EXERCISE PROMPT:
Convert the lines of the material below into a numbered list, skipping any blank lines and omitting the pictures.

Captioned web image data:
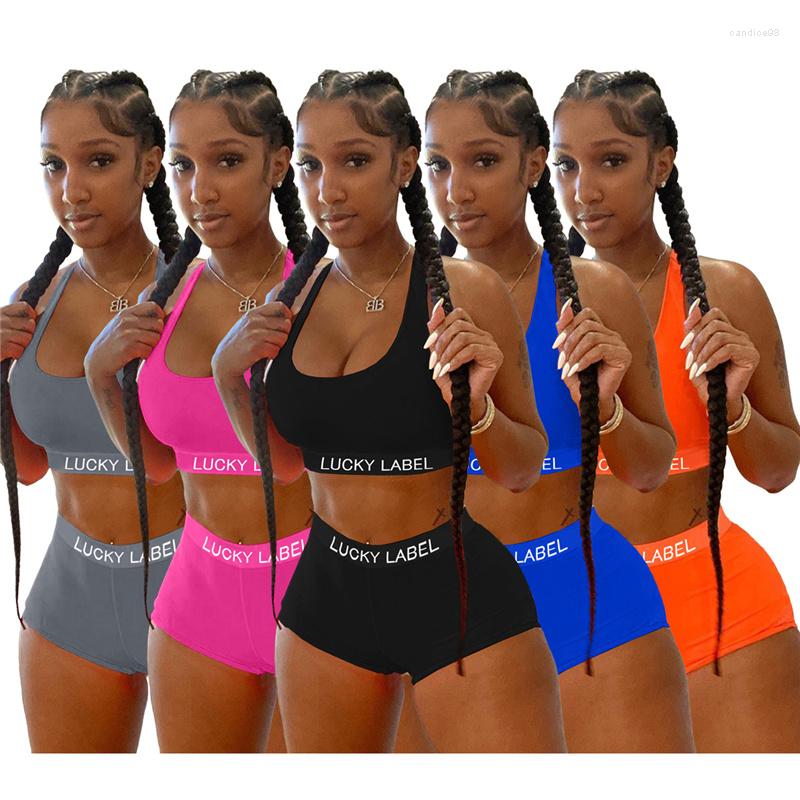 Women' Tracksuits Women 2 Pieces Crop Top And Shorts Set Summer Print Two Tracksuit Outfits Lucky Label, Black
Women' Tracksuits Women 2 Pieces Crop Top And Shorts Set Summer Print Two Tracksuit Outfits Lucky Label, Black
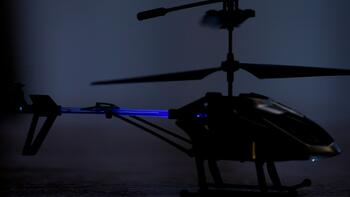 FLYBOTIC Radiovadāms helikopters SKY AURORA, 21 cm (84568)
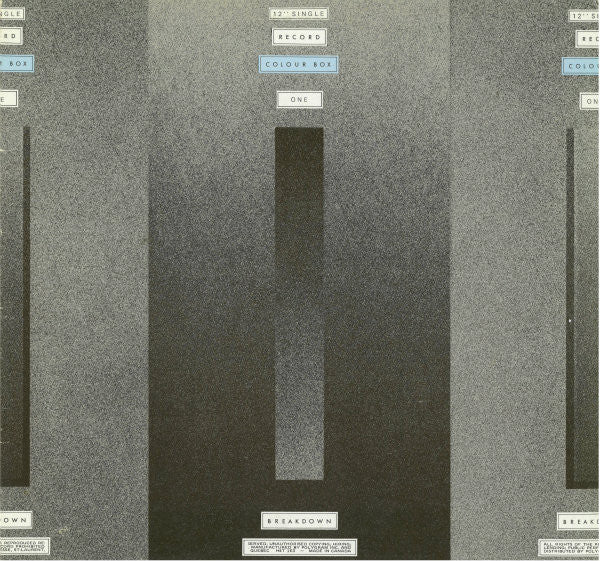 Breakdown (Second Version) | Rectangle Triangle  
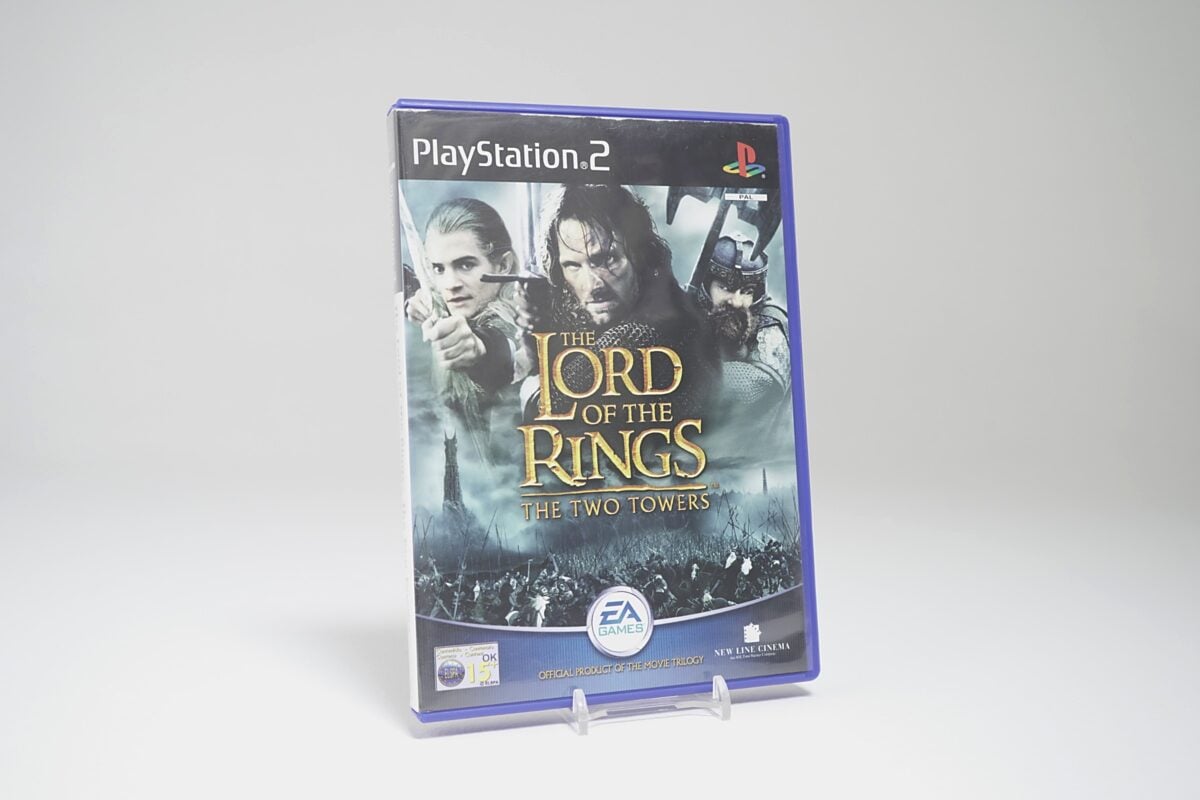 The Lord of the Rings: The Two Towers (PAL)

TASK OUTPUT:
1.  Women' Tracksuits Women 2 Pieces Crop Top And Shorts Set Summer Print Two Tracksuit Outfits Lucky Label, Black
2. Women' Tracksuits Women 2 Pieces Crop Top And Shorts Set Summer Print Two Tracksuit Outfits Lucky Label, Black
3.  FLYBOTIC Radiovadāms helikopters SKY AURORA, 21 cm (84568)
4.  Breakdown (Second Version) | Rectangle Triangle  
5.  The Lord of the Rings: The Two Towers (PAL)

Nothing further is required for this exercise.